Medical records have always been a key element in the preparation and proof of a medical malpractice case in Oregon and all other jurisdictions. Those records now consist of electronic data as opposed to the old-fashioned kind of hard copy typed transcripts. The electronic aspects of the records can cause problems for the litigants in some instances, including the typically unending problem of trying to locate all of the records and organize them in a sensible compilation. Leaving that issue aside, the medical records can in some instances be a major tool in proving hospital negligence sufficient to establish a valid claim for the patient.
Medical records sometimes turn out to be the key piece of evidence in convincing the fact-finder to enter an award, or in pressuring the defense into a settlement. That is generally because medical providers and medical personnel tend to sometimes unknowingly spell out the details of the defendant's negligence. Thus, in their descriptions of surgical procedures, medication protocol, emergency room foul-ups, and the like, the basic case may be simply and powerfully established for the plaintiff.

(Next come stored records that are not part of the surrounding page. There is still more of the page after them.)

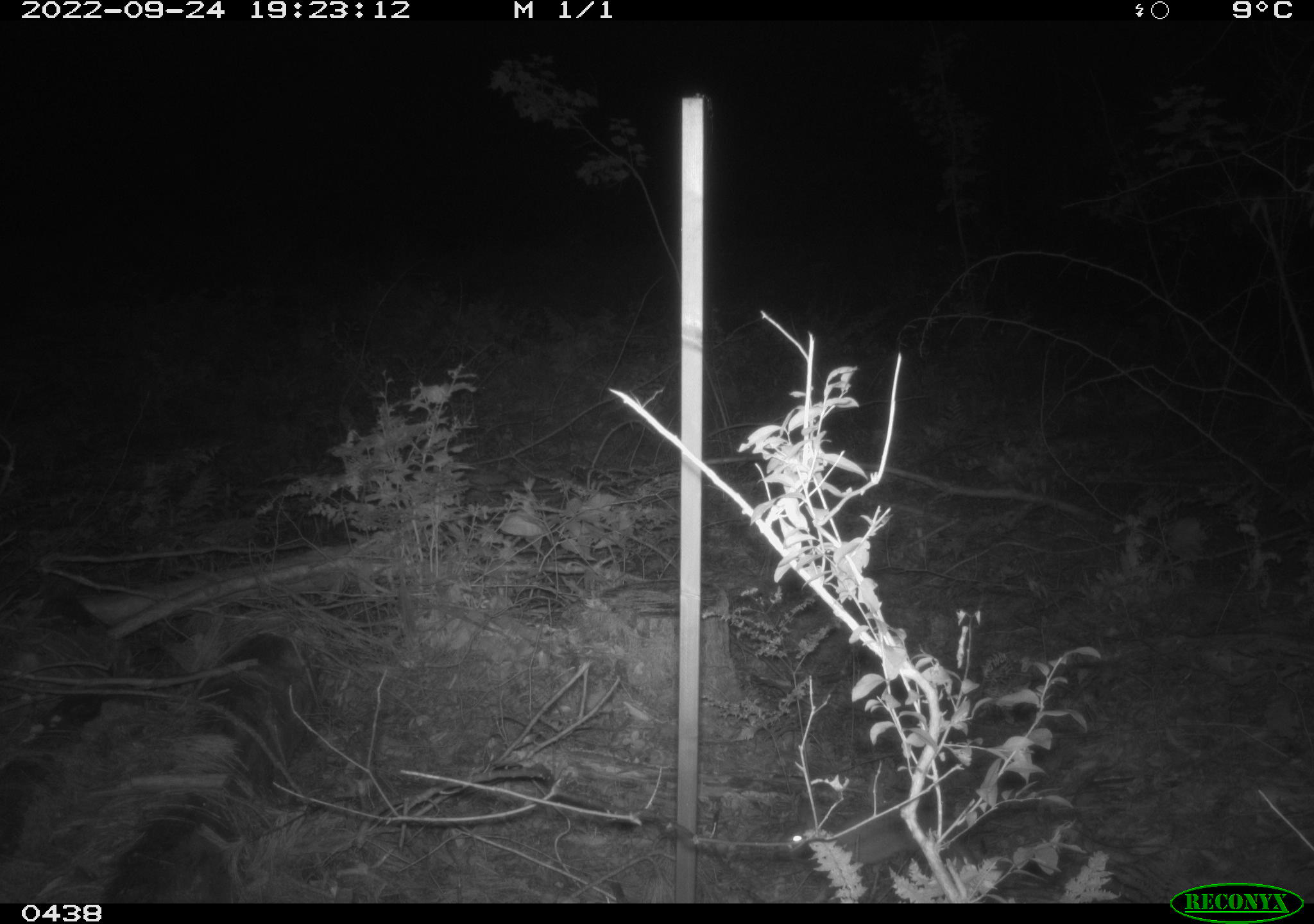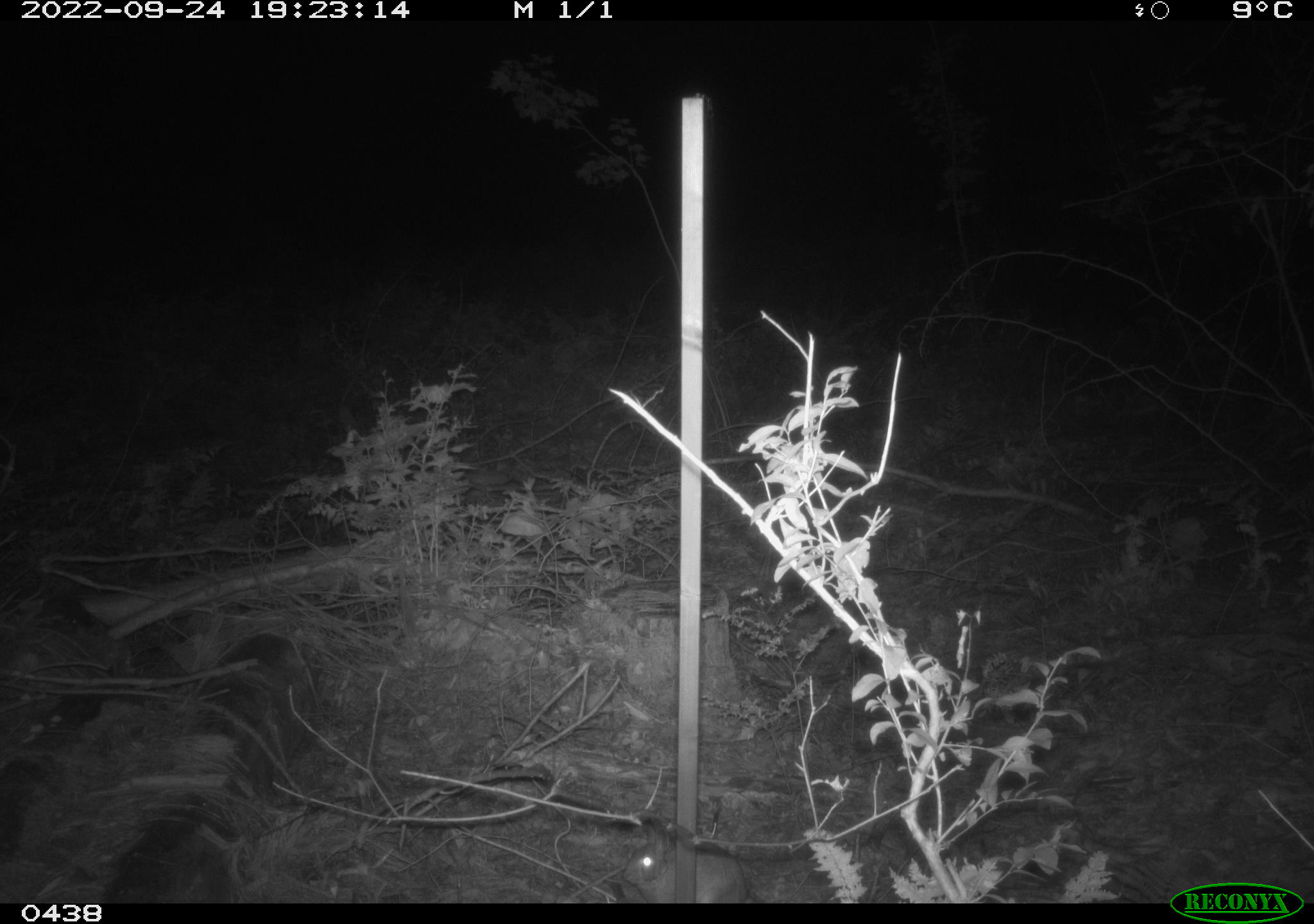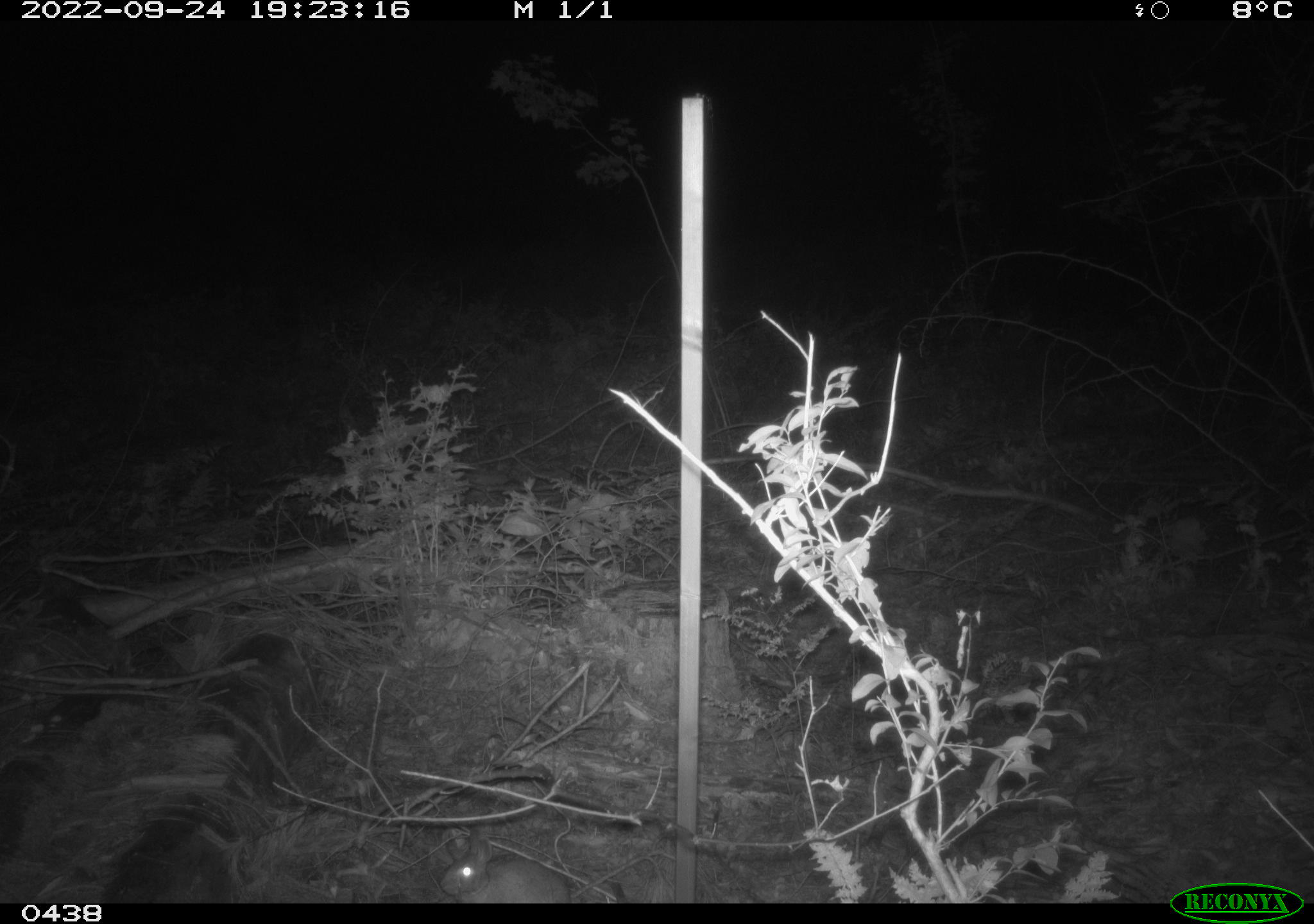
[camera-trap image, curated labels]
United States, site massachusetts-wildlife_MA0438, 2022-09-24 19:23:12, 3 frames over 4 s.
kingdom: Animalia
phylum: Chordata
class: Mammalia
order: Lagomorpha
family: Leporidae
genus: Sylvilagus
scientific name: Sylvilagus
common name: cottontail rabbit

Some problems that defendants create and face include time-stamp manipulations, attempts to change or modify entries after-the-fact, template answers, autofill problems and the failure to enter comment where it would be explanatory. Furthermore, when doctors try to make changes in medical records they may be unaware that these entries are now subject to being tracked and identified. Another problem is the automatic template program some hospitals use to save time in producing medical records.
These automatic entries will get out of sync with the actual facts of the case in some instances, so that inapplicable events and conditions will be reported, thus causing suspicion, and at least a lack of credibility of the records. The problems exist in Oregon as well as throughout the country. For plaintiff's counsel, obtaining and examining the medical records is the most important initial task to be accomplished in the process of determining whether a case of hospital negligence or physician malpractice exists.